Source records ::
● ● ● ●

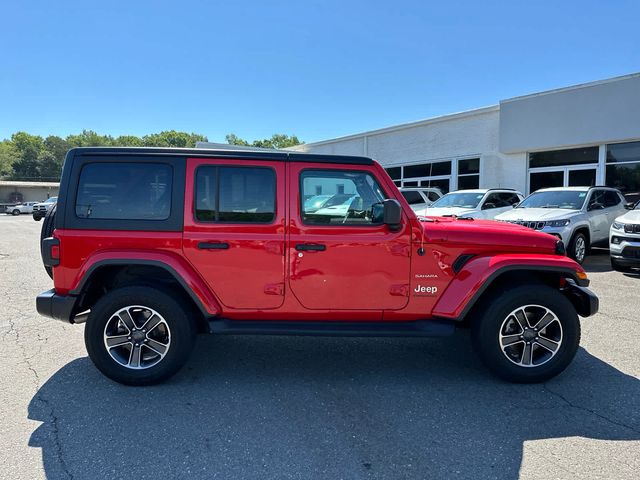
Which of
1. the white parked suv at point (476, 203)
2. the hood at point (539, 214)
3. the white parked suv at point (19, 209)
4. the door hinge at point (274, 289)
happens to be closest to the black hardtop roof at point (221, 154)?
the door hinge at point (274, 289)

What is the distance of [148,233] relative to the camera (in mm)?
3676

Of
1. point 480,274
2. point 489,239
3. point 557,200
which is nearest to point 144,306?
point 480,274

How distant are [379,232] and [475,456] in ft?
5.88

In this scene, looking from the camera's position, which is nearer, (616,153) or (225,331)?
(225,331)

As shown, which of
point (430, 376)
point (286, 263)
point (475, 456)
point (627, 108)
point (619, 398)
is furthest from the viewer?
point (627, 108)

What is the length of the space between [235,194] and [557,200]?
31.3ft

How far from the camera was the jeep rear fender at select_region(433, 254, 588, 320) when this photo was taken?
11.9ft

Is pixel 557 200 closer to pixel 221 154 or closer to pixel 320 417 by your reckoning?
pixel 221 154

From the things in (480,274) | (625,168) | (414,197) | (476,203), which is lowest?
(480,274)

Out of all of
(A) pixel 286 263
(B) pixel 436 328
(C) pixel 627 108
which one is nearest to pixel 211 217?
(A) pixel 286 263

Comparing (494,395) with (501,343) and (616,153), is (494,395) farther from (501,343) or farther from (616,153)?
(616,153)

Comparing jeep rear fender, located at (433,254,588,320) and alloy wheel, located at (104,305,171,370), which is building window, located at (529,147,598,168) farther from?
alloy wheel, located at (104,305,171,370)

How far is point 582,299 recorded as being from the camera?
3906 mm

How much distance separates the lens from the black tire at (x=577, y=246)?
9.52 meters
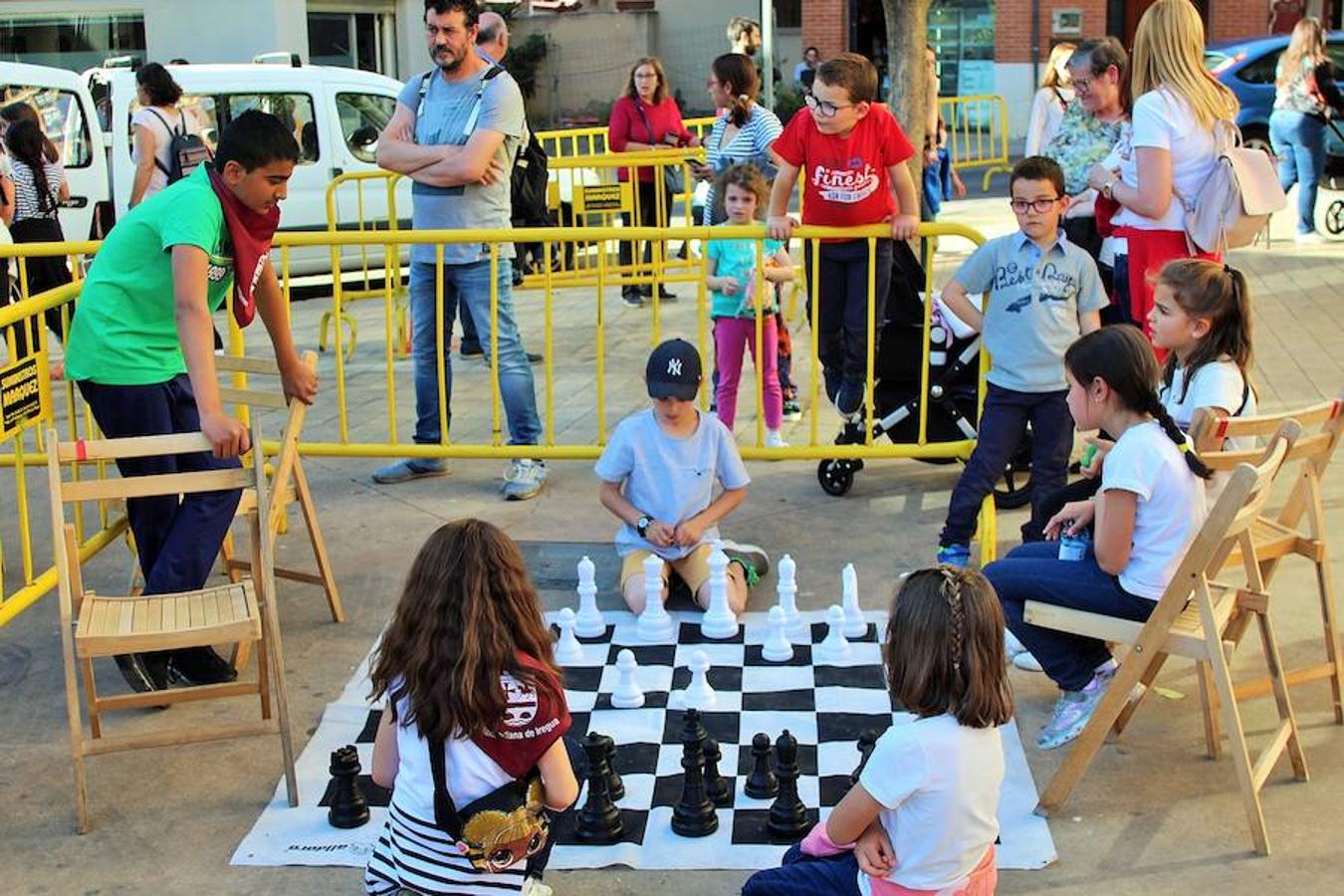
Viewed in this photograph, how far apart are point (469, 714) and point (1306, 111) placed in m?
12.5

● ● ● ●

Task goal :: Update the records above so that each instance of "jeep rear fender" reads "rear bumper" and everything else stays unchanged. Leave the pictures out of your answer.

In response ::
Which of
1. the white parked suv at point (476, 203)
2. the hood at point (539, 214)
3. the white parked suv at point (19, 209)
4. the door hinge at point (274, 289)
happens to be closest to the black hardtop roof at point (221, 154)?
the door hinge at point (274, 289)

What is the distance of [148,233] relative to the camera (in mm)?
3676

Of
1. point 480,274
2. point 489,239
3. point 557,200
which is nearest to point 144,306?
point 480,274

How distant are [379,232] and [475,456] in ft?
5.88

In this scene, looking from the camera's position, which is nearer, (616,153) or (225,331)?
(225,331)

As shown, which of
point (430, 376)
point (286, 263)
point (475, 456)
point (627, 108)
point (619, 398)
is furthest from the viewer?
point (627, 108)

What is the length of the space between [235,194] and [557,200]?
31.3ft

How far from the camera was the rear bumper at select_region(433, 254, 588, 320) when this photo was taken?
11.9ft

Is pixel 557 200 closer to pixel 221 154 or closer to pixel 320 417 by your reckoning?
pixel 221 154

From the things in (480,274) | (625,168) | (414,197) | (476,203), which is lowest?
(480,274)

Out of all of
(A) pixel 286 263
(B) pixel 436 328
(C) pixel 627 108
which one is nearest to pixel 211 217?
(A) pixel 286 263

Comparing (494,395) with (501,343) and (616,153), is (494,395) farther from (501,343) or farther from (616,153)?
(616,153)

Comparing rear bumper, located at (433,254,588,320) and alloy wheel, located at (104,305,171,370), which is building window, located at (529,147,598,168) farther from?
alloy wheel, located at (104,305,171,370)

How far is point 582,299 recorded as being from the camera?
3906 mm

How much distance separates the lens from the black tire at (x=577, y=246)?
9.52 meters
Viewed in this photograph, how far apart are point (469, 714) and point (1306, 111) placed in m?
12.5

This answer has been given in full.